From the data that follows, set down exactly the lines from the one with "Macro gialla della" through the one with "Young Miami reveals", counting both. Pictures stay out.

SUPPLIED MATERIAL »
══════
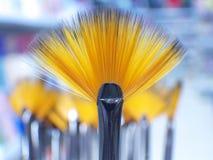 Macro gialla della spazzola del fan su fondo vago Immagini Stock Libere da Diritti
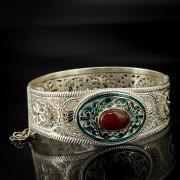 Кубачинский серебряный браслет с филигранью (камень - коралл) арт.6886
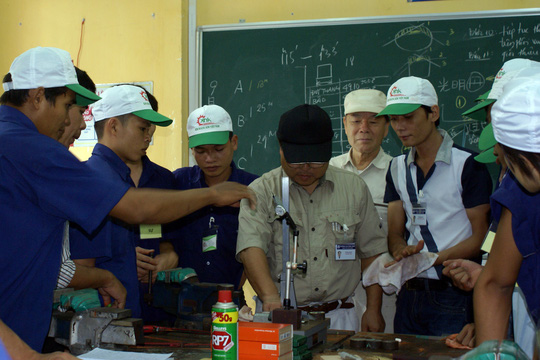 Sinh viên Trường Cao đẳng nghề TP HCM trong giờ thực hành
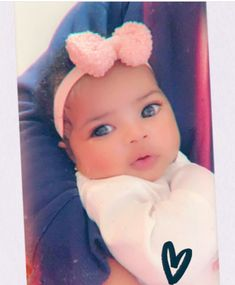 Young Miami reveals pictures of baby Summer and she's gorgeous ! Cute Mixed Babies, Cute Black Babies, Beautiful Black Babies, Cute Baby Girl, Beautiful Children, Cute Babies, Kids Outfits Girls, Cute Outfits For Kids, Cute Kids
══════
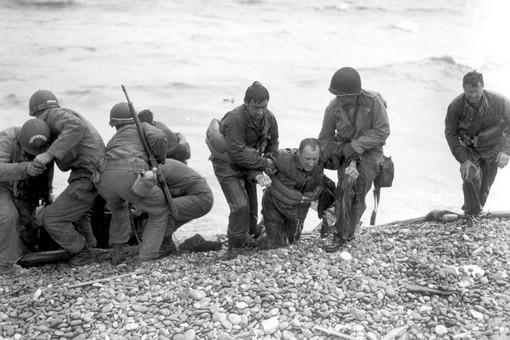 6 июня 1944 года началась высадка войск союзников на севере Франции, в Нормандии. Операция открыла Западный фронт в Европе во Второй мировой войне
══════
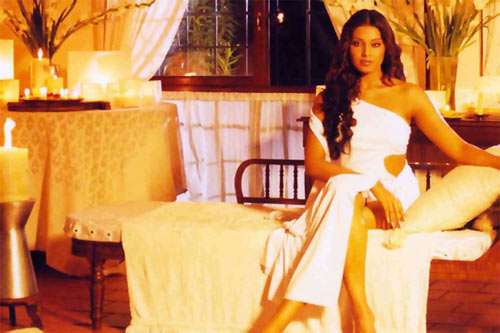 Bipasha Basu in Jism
══════
WRITTEN REPLY »
 Macro gialla della spazzola del fan su fondo vago Immagini Stock Libere da Diritti
 Кубачинский серебряный браслет с филигранью (камень - коралл) арт.6886
 Sinh viên Trường Cao đẳng nghề TP HCM trong giờ thực hành
 Young Miami reveals pictures of baby Summer and she's gorgeous ! Cute Mixed Babies, Cute Black Babies, Beautiful Black Babies, Cute Baby Girl, Beautiful Children, Cute Babies, Kids Outfits Girls, Cute Outfits For Kids, Cute Kids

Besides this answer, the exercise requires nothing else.